Kadang suatu perjalanan sebuah kisah itu perlulah suatu benteng yang
tinggi, besar, kokoh. Benteng yang terbentuk dari ribuan batu batako,
ratusan semen, bahkan puluhan tukang untuk mengerjakannya. Itulah
sulitnya membangun suatu banteng yang begitu kokoh untuk pertahanan,
untuk mempertahankan kehidupan kita.
Dunia ini seakan
menjadi deretan kisah kita dalam menjalin suatu rasa, rasa yang
bergejolak dari dalam hati. Rasa yang seakan sulit untuk diungkapkan
,ditebak, namun menanggung rasa yang amat menyakitkan luar biasa. Apa
kah rasa itu kau ketahui artinya?

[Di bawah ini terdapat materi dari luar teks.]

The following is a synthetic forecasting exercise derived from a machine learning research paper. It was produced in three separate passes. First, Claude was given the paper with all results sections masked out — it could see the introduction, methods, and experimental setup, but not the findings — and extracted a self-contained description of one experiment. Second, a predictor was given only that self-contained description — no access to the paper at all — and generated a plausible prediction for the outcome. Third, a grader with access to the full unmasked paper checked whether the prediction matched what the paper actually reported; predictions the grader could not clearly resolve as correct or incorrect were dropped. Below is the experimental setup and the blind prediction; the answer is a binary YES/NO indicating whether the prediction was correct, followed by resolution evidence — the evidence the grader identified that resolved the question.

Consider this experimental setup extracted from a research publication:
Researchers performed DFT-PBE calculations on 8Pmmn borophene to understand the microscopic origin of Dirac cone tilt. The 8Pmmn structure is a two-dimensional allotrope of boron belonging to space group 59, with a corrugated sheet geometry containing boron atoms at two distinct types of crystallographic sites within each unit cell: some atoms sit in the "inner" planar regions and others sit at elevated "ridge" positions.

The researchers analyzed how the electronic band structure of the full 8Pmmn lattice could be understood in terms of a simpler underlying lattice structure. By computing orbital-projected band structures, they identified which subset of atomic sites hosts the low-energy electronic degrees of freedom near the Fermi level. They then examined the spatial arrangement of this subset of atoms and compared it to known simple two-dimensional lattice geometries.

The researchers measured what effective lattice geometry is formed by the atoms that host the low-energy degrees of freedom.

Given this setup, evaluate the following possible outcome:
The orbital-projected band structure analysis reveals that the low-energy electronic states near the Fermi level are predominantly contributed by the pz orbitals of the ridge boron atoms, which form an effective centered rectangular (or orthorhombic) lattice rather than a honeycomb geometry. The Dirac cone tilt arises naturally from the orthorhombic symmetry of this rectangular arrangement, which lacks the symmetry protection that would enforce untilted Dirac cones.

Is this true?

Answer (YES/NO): NO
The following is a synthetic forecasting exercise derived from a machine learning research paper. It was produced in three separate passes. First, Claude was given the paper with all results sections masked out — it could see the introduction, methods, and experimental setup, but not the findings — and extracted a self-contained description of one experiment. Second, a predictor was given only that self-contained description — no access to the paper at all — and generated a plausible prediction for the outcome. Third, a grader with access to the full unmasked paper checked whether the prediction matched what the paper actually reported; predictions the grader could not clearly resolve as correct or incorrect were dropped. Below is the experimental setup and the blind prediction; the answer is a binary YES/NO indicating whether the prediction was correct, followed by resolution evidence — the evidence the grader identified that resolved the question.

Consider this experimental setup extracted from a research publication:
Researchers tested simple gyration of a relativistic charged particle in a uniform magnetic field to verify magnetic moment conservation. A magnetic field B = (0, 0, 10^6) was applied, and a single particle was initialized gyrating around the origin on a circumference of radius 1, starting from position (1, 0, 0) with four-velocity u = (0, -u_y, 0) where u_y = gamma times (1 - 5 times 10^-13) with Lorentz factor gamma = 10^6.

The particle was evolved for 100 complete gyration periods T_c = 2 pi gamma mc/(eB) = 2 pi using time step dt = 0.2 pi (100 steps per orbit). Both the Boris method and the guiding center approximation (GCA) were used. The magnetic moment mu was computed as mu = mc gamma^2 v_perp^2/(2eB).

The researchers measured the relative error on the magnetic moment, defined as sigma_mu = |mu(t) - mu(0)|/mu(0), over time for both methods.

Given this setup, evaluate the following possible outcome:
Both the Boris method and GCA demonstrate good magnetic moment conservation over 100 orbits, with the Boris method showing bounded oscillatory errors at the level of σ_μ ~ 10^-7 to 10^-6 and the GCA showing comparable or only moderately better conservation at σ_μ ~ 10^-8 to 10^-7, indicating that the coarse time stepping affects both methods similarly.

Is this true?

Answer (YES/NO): NO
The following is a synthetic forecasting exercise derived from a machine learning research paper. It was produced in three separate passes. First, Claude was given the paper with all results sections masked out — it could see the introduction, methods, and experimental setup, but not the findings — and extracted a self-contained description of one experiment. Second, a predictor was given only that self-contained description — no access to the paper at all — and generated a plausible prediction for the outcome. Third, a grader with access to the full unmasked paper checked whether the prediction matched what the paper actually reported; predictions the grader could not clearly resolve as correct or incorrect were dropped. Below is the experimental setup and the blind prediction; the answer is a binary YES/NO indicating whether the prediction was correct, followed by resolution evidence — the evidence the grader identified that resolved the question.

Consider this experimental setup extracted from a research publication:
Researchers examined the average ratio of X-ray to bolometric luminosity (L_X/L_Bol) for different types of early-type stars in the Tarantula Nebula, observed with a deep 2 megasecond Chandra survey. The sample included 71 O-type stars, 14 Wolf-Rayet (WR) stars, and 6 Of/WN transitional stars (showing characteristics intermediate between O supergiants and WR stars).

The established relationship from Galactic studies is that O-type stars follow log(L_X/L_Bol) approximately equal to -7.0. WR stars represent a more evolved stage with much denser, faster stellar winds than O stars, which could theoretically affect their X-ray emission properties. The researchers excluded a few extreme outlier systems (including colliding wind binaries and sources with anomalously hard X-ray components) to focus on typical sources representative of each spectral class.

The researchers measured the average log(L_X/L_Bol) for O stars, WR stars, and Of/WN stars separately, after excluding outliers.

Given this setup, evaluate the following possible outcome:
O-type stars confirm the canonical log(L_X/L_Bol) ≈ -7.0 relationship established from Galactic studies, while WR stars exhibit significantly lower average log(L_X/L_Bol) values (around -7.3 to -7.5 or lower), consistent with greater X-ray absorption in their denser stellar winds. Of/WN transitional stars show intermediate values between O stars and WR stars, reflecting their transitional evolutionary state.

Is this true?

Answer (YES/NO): NO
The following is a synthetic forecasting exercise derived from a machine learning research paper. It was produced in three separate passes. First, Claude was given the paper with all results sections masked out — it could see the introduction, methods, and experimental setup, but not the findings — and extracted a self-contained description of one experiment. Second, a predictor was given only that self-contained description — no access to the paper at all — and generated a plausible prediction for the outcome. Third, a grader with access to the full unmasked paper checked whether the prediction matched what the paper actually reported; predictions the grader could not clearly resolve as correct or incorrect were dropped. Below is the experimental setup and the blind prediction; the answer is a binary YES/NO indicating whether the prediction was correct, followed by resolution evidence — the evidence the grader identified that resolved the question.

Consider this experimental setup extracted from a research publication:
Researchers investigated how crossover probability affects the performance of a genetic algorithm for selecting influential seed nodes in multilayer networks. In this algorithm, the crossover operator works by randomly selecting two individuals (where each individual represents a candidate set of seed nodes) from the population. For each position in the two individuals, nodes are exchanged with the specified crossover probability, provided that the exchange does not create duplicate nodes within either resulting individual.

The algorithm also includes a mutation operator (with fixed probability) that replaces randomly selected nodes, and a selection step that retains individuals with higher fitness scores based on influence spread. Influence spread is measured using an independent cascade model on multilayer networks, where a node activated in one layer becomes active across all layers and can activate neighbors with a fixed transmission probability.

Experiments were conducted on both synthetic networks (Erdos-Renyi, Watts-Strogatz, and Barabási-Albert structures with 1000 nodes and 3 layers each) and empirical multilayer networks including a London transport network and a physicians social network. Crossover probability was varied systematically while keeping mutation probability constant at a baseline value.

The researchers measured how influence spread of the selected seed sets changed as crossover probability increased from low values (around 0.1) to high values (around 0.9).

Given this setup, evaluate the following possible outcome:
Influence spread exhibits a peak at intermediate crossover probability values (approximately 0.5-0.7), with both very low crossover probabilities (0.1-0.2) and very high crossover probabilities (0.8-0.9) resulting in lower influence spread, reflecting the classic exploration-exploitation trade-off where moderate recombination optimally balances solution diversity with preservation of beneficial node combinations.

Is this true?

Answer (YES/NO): NO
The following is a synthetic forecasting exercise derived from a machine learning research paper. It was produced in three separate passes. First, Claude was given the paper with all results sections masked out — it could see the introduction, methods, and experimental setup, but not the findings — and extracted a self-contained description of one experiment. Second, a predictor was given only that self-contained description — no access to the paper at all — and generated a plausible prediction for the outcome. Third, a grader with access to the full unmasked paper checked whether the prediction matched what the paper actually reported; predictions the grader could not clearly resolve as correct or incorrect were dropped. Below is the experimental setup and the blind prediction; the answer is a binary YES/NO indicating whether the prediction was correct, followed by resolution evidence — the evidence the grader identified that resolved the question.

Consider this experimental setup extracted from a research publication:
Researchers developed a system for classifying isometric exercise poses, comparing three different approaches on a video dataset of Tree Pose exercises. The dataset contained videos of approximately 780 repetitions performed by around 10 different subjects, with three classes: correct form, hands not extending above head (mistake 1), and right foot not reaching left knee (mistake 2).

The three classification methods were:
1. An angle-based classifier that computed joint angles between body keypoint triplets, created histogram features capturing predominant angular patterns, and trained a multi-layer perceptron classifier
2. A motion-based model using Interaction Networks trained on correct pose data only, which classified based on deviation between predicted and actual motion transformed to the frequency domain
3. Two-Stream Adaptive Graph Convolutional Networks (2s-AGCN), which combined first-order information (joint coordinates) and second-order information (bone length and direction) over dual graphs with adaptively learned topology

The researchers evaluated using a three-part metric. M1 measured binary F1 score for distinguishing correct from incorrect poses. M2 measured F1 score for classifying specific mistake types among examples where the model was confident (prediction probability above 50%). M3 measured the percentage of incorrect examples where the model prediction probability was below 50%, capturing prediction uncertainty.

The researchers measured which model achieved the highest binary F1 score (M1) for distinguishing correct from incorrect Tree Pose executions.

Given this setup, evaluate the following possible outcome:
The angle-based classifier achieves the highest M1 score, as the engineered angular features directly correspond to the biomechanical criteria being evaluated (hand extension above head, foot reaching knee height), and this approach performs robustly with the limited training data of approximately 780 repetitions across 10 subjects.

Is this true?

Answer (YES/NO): YES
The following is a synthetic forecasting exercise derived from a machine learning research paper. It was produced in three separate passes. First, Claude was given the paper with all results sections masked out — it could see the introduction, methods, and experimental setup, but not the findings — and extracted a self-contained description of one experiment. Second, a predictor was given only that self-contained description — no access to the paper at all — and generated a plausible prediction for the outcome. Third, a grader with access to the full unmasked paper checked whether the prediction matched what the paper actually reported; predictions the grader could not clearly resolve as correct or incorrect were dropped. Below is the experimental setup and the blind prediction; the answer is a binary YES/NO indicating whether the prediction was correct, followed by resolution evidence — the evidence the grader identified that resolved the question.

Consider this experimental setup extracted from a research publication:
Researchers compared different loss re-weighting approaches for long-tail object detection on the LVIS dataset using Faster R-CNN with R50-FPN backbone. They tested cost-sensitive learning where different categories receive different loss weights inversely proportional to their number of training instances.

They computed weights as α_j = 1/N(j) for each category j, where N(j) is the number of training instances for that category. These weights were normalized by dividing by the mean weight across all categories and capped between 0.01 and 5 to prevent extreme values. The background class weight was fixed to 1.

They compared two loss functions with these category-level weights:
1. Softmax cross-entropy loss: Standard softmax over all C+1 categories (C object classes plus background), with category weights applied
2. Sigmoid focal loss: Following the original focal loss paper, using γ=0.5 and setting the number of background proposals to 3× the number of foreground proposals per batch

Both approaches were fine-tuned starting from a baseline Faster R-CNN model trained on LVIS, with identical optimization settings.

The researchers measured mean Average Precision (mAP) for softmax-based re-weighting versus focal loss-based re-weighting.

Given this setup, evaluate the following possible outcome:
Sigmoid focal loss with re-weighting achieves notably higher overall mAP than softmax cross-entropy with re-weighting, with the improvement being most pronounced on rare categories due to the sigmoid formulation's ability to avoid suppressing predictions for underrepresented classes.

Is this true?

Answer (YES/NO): NO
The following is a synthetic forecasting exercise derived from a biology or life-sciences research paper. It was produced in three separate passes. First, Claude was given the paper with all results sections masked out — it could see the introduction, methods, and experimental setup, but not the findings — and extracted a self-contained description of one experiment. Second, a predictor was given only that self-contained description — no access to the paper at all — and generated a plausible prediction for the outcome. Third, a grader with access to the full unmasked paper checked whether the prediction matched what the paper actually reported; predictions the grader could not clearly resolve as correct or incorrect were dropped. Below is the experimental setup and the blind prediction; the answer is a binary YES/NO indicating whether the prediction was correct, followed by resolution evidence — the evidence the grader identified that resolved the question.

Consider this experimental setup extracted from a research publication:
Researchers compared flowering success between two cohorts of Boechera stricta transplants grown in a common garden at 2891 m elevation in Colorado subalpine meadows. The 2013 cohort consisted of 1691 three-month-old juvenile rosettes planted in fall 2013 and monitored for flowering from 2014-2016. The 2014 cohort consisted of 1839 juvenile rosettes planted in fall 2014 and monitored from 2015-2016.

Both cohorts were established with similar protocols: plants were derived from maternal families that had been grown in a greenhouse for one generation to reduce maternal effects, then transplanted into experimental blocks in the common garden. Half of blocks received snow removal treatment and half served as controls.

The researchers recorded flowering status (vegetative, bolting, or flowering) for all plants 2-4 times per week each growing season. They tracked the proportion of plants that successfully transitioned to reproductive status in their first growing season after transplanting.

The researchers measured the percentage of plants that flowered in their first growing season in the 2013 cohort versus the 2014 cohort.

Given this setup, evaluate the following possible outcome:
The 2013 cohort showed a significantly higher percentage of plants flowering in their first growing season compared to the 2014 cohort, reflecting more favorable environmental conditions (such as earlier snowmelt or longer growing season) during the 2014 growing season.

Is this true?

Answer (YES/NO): NO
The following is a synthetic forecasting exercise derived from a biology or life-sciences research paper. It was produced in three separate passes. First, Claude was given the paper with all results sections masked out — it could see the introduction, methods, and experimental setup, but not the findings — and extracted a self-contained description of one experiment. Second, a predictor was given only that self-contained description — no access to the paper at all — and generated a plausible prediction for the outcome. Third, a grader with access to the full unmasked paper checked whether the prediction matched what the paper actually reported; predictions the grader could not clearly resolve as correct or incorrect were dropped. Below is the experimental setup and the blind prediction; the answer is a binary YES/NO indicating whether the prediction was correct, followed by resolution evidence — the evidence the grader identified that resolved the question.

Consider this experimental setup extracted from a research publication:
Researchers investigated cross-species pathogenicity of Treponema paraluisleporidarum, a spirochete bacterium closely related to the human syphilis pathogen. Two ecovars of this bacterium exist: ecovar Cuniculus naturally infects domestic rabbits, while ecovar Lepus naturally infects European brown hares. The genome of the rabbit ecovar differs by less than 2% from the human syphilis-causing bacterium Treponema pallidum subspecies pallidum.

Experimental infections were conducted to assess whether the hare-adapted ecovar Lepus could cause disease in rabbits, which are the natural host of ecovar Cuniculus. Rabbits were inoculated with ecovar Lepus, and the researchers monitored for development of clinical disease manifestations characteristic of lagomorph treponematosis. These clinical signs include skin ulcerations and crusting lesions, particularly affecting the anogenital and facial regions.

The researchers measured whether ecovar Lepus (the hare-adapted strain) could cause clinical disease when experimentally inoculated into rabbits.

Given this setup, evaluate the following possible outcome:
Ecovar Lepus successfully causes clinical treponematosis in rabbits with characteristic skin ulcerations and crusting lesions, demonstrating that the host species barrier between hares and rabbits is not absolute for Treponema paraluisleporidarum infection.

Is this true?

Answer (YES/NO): YES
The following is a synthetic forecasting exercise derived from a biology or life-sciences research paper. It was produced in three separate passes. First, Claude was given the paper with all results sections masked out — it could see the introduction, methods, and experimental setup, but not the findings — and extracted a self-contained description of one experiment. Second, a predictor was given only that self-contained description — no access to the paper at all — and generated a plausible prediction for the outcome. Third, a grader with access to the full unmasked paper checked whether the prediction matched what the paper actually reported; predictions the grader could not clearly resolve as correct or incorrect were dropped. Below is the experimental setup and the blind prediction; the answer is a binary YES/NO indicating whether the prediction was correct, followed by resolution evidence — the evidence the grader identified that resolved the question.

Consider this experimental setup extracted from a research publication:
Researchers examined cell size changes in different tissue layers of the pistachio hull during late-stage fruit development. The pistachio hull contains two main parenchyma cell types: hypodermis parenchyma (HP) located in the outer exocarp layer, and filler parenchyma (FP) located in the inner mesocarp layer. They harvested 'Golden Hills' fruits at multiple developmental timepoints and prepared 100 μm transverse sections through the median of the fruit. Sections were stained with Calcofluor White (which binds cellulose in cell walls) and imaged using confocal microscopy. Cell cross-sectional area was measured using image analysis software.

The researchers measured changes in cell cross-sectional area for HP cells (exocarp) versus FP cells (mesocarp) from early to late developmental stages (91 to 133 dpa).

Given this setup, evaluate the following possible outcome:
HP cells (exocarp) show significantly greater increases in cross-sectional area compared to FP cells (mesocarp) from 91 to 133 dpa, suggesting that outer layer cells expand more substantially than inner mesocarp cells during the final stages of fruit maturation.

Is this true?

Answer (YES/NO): NO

Mencobalah mengerti untukku. Perasaan
yang tumbuh semakin pesat, seperti virus yang menyerang tubuh manusia
dan belum ditemukan vaksinnya. Itu rasanya, menyiksa namun jika kita
lebih mengerti kadang itu membuat kita menjadi lebih baik pula. Mengerti
artinya, memahami maknanya seperti itulah kiranya rasanya.
Hari
demi hari, kian mantap perasaan ini. Aku mulai merasa takut kehilangan
kamu. Rasa siksaan yang bertubi-tubi saat kamu tak ada disampingku, tak
bisa menemani ku, tak ada seulas senyum kamu untukku. Kamu seakan
menjadi pengendali otak, hati dan linangan air mata. Tuhan, inikah
perasaan yang mungkin dia rasakan juga kepadaku? Cemas. Itu yang aku
rasakan ketika kamu sedang berdekatan dengan sesosok makhluk yang sama
sejenisku, yang biasa kunamainya wanita. Rasa takut akan kehilanganmu
itulah yang seakan menghujam jantung perasaanku. Mungkin kamu tak tahu
tentang itu. Karena dekat denganmu, menjalin kasih ini denganmu dan
mencoba mempertahankannya itu sudah diterpa begitu banyak halangan. Aku
mencintaimu, mungkin begitu pula kamu.
Kurasa kamu
belum begitu mengerti apa yang sedang kurasakan, karena ku tahu kamu tak
pernah sibuk untuk memikirkanku. Berdosakah jika aku sering menjatuhkan
air mata ini untukmu? Berdosakan aku jika kamu selalu kunomorsatukan?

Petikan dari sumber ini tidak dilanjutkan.